* [WORK REQUIRED]: Your reply is to be the lines below, exactly as written, with images omitted.

* [DATA BELOW]:
═══

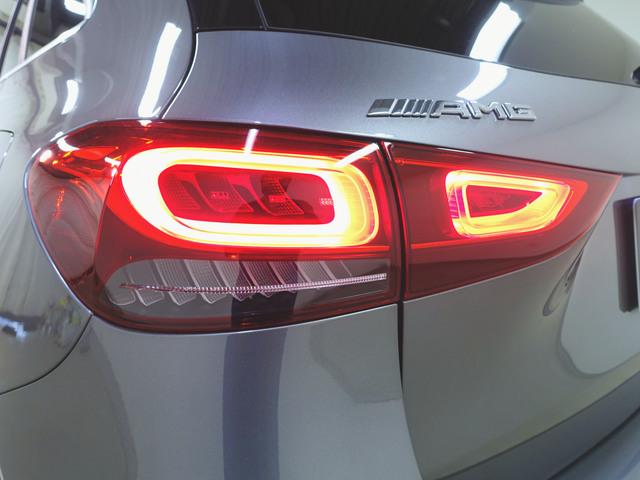 GLA45 S 4マチックプラス AMGアドバンスドパッケージ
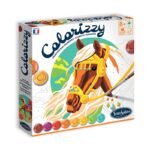 COLORIZZY CAVALLI 1 colorizzy chevaux
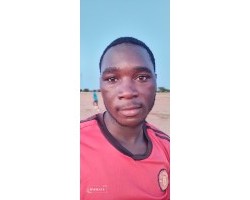 Lukas Lugwe Tsuma 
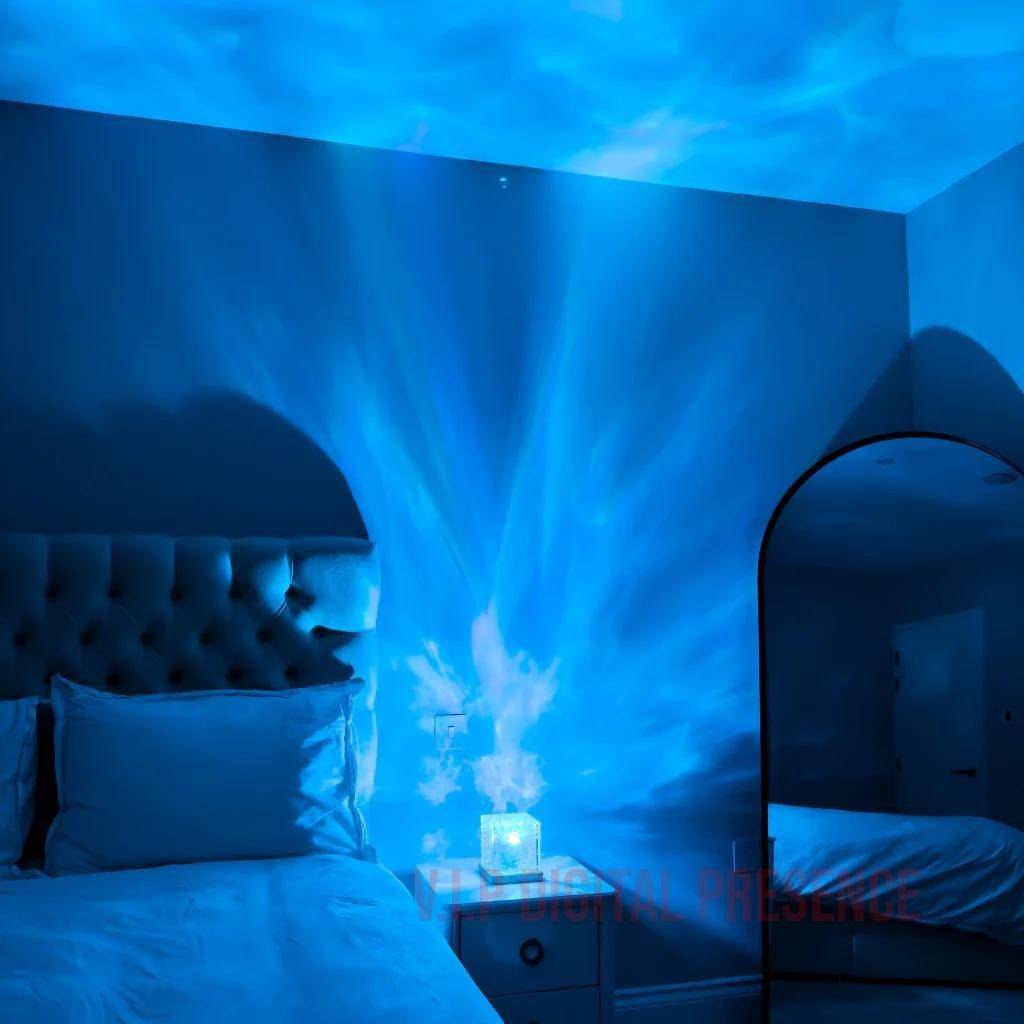 Elegancecolor 16 Lamp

═══

* [OUTPUT FOR THIS EXERCISE]:
 GLA45 S 4マチックプラス AMGアドバンスドパッケージ
 COLORIZZY CAVALLI 1 colorizzy chevaux
 Lukas Lugwe Tsuma 
 Elegancecolor 16 Lamp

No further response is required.